Atatürkü anlatamayıp, atatürkçü gençler yetiştiremeyip Atatürkü kanunlarla korumak zorun da kalmaktır. Önce aynaya bakılmalı sonra siz niye böylesiniz demek yerine biz nerde hata yaptık diye düşünülmelidir.
her politikalarını atatürk'le süsleyen iktidarların eleştiriden kaçmak için bulduğu güzel bir araçtır bu. kim bilir, atatürk yaşasaydı sanırım onun da hoşuna giderdi bu yöntem.

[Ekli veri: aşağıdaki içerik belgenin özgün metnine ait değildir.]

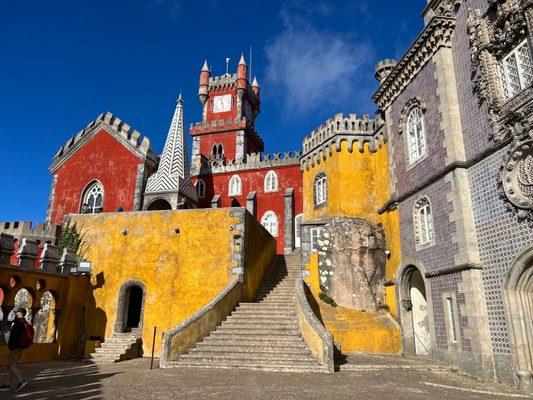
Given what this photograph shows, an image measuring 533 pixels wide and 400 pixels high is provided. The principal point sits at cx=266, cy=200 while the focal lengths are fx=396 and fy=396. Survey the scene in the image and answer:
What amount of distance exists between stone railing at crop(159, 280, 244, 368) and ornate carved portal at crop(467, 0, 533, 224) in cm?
855

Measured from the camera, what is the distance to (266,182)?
91.9 feet

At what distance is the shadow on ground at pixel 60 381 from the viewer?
23.2 feet

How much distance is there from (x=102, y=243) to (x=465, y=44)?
575 inches

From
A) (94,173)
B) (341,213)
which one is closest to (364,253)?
(341,213)

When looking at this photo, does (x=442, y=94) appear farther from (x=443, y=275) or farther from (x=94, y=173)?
(x=94, y=173)

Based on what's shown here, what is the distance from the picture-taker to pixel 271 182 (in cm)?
2789

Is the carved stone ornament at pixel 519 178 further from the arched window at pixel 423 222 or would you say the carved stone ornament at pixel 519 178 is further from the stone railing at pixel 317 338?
the stone railing at pixel 317 338

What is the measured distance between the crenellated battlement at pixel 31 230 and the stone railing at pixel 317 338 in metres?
15.3

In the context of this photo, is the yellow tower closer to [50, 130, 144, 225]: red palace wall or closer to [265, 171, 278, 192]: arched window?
[265, 171, 278, 192]: arched window

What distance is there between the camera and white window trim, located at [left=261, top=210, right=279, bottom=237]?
27.0 meters

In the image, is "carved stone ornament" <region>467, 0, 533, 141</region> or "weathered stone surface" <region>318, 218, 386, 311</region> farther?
"weathered stone surface" <region>318, 218, 386, 311</region>

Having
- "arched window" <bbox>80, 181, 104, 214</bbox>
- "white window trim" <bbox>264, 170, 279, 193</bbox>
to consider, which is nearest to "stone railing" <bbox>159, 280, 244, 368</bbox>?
"arched window" <bbox>80, 181, 104, 214</bbox>

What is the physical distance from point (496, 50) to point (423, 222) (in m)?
5.65

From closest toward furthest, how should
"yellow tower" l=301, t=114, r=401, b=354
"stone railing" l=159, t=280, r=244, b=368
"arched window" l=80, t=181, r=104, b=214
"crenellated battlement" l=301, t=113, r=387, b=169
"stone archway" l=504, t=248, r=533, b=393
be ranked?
"stone archway" l=504, t=248, r=533, b=393 < "stone railing" l=159, t=280, r=244, b=368 < "yellow tower" l=301, t=114, r=401, b=354 < "crenellated battlement" l=301, t=113, r=387, b=169 < "arched window" l=80, t=181, r=104, b=214
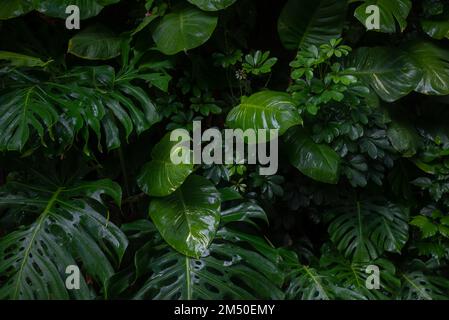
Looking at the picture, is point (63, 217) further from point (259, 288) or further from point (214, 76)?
point (214, 76)

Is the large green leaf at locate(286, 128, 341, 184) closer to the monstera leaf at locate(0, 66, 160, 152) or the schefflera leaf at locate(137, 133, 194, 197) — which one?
the schefflera leaf at locate(137, 133, 194, 197)

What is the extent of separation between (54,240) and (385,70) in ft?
4.48

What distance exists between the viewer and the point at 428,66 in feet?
6.75

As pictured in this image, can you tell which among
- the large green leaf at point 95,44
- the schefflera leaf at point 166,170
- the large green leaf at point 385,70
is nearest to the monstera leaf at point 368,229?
the large green leaf at point 385,70

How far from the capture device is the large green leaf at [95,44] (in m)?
2.07

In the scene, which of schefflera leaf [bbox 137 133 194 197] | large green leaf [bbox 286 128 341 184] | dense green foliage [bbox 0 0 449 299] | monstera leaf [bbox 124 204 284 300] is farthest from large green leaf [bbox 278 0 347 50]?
monstera leaf [bbox 124 204 284 300]

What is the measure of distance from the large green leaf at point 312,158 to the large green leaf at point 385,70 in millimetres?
318

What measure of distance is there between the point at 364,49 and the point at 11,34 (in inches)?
57.0

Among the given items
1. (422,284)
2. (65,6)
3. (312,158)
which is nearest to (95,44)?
(65,6)

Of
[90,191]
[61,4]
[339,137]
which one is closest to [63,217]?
[90,191]

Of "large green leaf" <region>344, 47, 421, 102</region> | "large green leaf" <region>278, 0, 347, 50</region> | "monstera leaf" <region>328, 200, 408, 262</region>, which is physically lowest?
"monstera leaf" <region>328, 200, 408, 262</region>

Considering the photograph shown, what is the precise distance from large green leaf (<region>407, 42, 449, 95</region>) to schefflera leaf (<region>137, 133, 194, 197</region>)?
0.93 m

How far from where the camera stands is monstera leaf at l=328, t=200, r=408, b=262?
6.64ft

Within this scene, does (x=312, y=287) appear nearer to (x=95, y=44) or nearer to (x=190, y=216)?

yere tükürmek yasaktır ve cezası vardır. ama çağdaş ülke vatandaşlarının bunu yapmaması ceza korkusundan değildir çünkü adamlarda beyin var. bizde hem kanun var hem beyin yok. hayatlarında karşılarına çıkan ve tek özelliği 3 kelimeyi bir araya getirmek olan adama şaşıp taparcasına itaat eden zihniyet kendi beyni olduğunu hatırlasa buna gerek kalmazdı. tartışılan yasa değil gurur yasamız olurdu.

her ulusa nasip olmaz mustafa kemal atatürk...
demokrat parti, gibi liboş beyinlerin yaptığı iştir efenim
kendi kirli ellerini, feodal kafalarını, temizleyecekler güya!...
Atatürk yaşasaydı bu yasa hakkında ne derdi sualini akla getiren yazar söylemi. Bir düşünün yav, adam kendimi koydu yasayı. Tamam yasa bir saçmalıktır, fakat günümüz siyasetcileri de aynı yasalarla kendilerini çok rahat koruyabilmektedirler..
mit müsteşarını yasalarla korumaktan daha tuhaf olmayan durumdur.